Esta declaração da arguida difere da acusação quanto às causas da divida de Inês Sanches à família Montes. O Ministério Público (MP) entende que a divida era relativa a “serviços” de bruxaria prestados por Ana Pinto, conhecida por Tita.

Inês Sanches diz que só entrou na casa da família Montes no Domingo, véspera da morte de Jéssica. “Fui lá levar dinheiro, 40 euros, para comprarem medicamentos na farmácia porque me disseram que a menina tinha caído de uma cadeira”, afirmou. A arguida acrescentou que apenas viu a filha “ao longe”, embrulhada e ao colo de Ana Pinto.

Questionada pelo juiz-presidente, a acusada declarou que Ana Pinto lhe ligou, no domingo, “a pedir 40 euros para irem à farmácia comprar Betadine” e que lhe disseram que “a menina estava a enrolar a língua”.

“Então a senhora entrega a sua filha à família que ameaça matar todos os seus filhos, dizem-lhe que a Jéssica está a enrolar a língua, e a senhora faz o quê a seguir?”, perguntou o juiz. “Vou ter com eles à pressa, para chegar perto da minha filha, ver como ela estava e salva-la”, respondeu.

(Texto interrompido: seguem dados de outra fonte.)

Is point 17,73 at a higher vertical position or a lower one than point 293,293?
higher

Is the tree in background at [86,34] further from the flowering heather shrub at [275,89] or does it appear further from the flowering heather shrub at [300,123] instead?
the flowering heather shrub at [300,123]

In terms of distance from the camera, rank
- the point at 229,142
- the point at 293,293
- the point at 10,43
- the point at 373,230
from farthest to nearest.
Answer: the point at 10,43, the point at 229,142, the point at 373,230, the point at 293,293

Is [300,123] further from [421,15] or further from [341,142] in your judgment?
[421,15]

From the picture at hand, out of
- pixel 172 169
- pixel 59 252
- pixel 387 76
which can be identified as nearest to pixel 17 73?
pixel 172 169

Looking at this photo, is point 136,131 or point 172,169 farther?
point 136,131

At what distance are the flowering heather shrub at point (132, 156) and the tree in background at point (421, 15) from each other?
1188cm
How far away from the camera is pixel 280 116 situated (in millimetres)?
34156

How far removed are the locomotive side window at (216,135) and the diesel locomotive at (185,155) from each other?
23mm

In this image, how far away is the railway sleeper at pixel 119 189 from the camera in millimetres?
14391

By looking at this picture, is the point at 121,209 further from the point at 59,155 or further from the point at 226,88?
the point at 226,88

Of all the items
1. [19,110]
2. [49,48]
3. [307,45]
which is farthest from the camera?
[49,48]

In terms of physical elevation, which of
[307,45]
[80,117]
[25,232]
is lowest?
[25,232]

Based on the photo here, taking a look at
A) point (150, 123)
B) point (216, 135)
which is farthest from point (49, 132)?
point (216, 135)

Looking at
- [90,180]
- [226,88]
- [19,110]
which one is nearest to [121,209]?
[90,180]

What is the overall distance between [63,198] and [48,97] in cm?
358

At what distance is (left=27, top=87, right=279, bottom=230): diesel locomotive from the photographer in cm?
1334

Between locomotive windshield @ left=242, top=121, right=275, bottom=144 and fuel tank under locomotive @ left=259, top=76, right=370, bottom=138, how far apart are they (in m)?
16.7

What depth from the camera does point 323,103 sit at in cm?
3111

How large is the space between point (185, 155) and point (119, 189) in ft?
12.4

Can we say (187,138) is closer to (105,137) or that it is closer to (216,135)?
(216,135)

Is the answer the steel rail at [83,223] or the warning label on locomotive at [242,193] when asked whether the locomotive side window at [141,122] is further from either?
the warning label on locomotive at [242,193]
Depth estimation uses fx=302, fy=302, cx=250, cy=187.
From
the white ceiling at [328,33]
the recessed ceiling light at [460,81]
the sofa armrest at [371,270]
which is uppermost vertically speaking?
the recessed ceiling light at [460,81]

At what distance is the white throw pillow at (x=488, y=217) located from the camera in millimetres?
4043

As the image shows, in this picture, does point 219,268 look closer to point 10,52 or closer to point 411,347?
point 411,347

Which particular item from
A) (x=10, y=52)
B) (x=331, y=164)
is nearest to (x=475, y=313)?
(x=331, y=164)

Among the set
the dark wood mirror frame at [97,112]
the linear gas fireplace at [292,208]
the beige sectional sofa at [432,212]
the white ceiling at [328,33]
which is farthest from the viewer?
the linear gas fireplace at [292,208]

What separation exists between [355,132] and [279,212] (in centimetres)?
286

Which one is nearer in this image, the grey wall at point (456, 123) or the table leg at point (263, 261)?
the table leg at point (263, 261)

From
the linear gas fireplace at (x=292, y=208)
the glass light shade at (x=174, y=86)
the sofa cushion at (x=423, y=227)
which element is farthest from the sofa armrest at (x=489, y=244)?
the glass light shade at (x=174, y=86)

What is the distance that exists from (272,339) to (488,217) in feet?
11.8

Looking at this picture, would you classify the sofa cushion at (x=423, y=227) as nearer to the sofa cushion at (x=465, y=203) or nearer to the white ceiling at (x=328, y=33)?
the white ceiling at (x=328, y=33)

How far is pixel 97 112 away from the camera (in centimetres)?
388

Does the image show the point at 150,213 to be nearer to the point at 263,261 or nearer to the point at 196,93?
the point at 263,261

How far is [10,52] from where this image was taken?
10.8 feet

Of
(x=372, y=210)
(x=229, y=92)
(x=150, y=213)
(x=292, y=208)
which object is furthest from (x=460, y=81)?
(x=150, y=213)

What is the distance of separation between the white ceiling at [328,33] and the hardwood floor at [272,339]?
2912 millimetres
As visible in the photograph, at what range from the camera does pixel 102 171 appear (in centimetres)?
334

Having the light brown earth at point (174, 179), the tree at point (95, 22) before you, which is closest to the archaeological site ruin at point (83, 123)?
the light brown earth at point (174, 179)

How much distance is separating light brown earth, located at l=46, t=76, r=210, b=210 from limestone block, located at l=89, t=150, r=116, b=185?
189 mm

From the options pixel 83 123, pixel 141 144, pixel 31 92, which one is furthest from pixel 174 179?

Sobre a menina estar a enrolar a língua, referiu que foi ela que disse “para lhe porem uma colher na boca, para não enrolar a língua”. “Não sei se era verdade ou mentira porque nunca vi a minha filha a enrolar a língua”, disse. Acrescentou que Justo Montes não a deixou entrar e a pôs na rua.

Nessa altura, Inês Sanches, conta a própria, foi para casa e ficou no sofá a “ver televisão”.

“A senhora, depois de saber que a sua filha estava a enrolar a língua, depois de não a deixarem vê-la e de a menina não responder, volta para casa, passa perto da GNR e da Judiciária e não vai fazer queixa?”, perguntou o juiz-presidente. A arguida respondeu que tinha medo e que “não lhe deu para ir à polícia”.

Sobre a entrega da criança, na manhã de segunda-feira, Inês Sanches diz que Jéssica “veio embrulhada numa manta fina, com blusa de manga comprida e macacão, um chapéu e óculos escuros”. A arguida garante que Ana Pinto e Esmeralda Montes não a deixaram fazer o percurso normal para casa. Que passaria perto da Polícia Judiciária e da GNR. “Obrigaram-me a ir pelo [restaurante] O Quintal, Aranguês e Pingo Doce”, acompanharam-me até à porta de casa”, relatou.

Diz que deitou a criança na cama, “como estava, com a roupa e o chapéu”, só retirou os óculos e viu que “estava toda magoada e tinha os olhos fechados”.